→ PASSAGE PROPOSÉ:
Predator: Badlands (2025)
En comparaison avec d’autres franchises que les studios peinent à ressusciter, Predator est sans doute un cas unique. Avec l’engagement du cinéaste Dan Trachtenberg d’abord sur Prey (2022), puis cette année sur le film animé Predator: Killer of Killers (2025) suivi de Predator: Badlands (2025), la franchise a réussi à se réactualiser et a gagné en popularité. Les films suivaient jusqu’alors une formule assez simple et efficace : des êtres humains sont poursuivis par un ou plusieurs extraterrestres farouches et redoutables qui cherchent à les tuer. Trachtenberg est parvenu à dépasser le registre thriller-action auquel les films avaient été confinés, et en approfondissant ses récits avec des lieux, des époques et des cultures différentes, le cinéaste a pu aborder la question de la survie sous un autre angle.

→ EXTRAITS DE DONNÉES:
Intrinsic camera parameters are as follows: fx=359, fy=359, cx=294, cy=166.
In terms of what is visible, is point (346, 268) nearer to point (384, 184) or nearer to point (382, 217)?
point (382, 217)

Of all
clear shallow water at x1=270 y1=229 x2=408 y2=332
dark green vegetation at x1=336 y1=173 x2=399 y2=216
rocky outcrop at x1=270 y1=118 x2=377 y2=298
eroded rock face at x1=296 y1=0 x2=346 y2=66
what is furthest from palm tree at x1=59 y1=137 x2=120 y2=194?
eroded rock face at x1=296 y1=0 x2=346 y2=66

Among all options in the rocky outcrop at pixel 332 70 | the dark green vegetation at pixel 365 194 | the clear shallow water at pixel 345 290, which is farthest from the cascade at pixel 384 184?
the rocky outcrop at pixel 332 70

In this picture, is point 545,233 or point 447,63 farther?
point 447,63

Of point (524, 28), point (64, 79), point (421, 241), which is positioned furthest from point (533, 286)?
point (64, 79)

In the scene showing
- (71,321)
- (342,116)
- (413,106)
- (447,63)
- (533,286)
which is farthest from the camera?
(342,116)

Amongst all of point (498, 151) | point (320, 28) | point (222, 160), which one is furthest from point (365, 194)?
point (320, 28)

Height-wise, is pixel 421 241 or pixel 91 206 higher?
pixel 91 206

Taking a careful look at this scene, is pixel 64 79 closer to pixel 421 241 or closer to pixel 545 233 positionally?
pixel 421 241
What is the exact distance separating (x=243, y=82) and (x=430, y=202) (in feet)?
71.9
--
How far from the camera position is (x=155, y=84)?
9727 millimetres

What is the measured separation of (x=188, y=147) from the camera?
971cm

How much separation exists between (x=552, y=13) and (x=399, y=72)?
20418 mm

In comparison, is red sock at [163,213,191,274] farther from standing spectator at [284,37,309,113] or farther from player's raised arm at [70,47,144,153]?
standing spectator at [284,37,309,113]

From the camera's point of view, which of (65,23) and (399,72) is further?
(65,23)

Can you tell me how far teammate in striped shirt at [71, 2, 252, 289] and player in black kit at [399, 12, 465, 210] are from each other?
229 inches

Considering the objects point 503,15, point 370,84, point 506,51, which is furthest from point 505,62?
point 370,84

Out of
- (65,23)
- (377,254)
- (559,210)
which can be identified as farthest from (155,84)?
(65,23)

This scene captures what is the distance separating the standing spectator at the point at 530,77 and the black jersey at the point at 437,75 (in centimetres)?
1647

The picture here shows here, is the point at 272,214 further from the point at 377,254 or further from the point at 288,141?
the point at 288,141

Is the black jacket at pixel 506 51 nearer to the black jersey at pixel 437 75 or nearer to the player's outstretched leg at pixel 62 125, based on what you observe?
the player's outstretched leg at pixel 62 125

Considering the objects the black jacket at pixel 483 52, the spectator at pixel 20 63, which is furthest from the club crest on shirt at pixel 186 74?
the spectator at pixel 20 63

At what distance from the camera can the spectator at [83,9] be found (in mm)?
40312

→ EXERCICE COURT 1: Dans le passage sur la franchise Predator, quel est le premier film sur lequel Dan Trachtenberg s'est engagé ?
→ EXERCICE COURT 2: Condensez sous forme de liste le paragraphe du passage proposé qui commence par « En comparaison avec d'autres franchises », en conservant ses faits essentiels.
→ EXERCICE COURT 3: Poursuivez le passage sur la franchise Predator à partir de sa dernière phrase.

→ CORRIGÉ DE L'EXERCICE 1: Prey (2022).

→ CORRIGÉ DE L'EXERCICE 2:
- Contrairement à d'autres franchises que les studios peinent à ressusciter, Predator est sans doute un cas unique.
- Grâce à Dan Trachtenberg, avec Prey (2022), puis Predator: Killer of Killers (2025) et Predator: Badlands (2025), la franchise s'est réactualisée et a gagné en popularité.
- Les films suivaient jusque-là une formule simple : des humains poursuivis par un ou plusieurs extraterrestres redoutables qui cherchent à les tuer.
- Trachtenberg a dépassé le registre thriller-action et approfondi les récits avec des lieux, des époques et des cultures différentes, ce qui lui a permis d'aborder la survie sous un autre angle.

→ CORRIGÉ DE L'EXERCICE 3:
Sous sa direction, la franchise a également développé un nouveau lore autour des extraterrestres chasseurs, ce qui constitue en quelque sorte le noyau dur de l’entrée la plus récente, Predator: Badlands. Le film nous fait découvrir le monde des Yautjas, la race de chasseurs éponymes, où le jeune guerrier Dek, considéré comme très faible, est chassé de son clan. Déterminé à survivre et à prouver sa valeur, il s’allie avec une androïde endommagée (Elle Fanning, qui incarne non pas une mais deux synthétiques), Badlands est un excellent exemple d’expansion d’une franchise préexistante sans rester bloqué dans un fan-service stérile. La mise en scène et le travail de worldbuilding sont très impressionnants, comparables à ceux de films comme The Revenant (2015) et District 9 (2009).
Alien : Earth (2025)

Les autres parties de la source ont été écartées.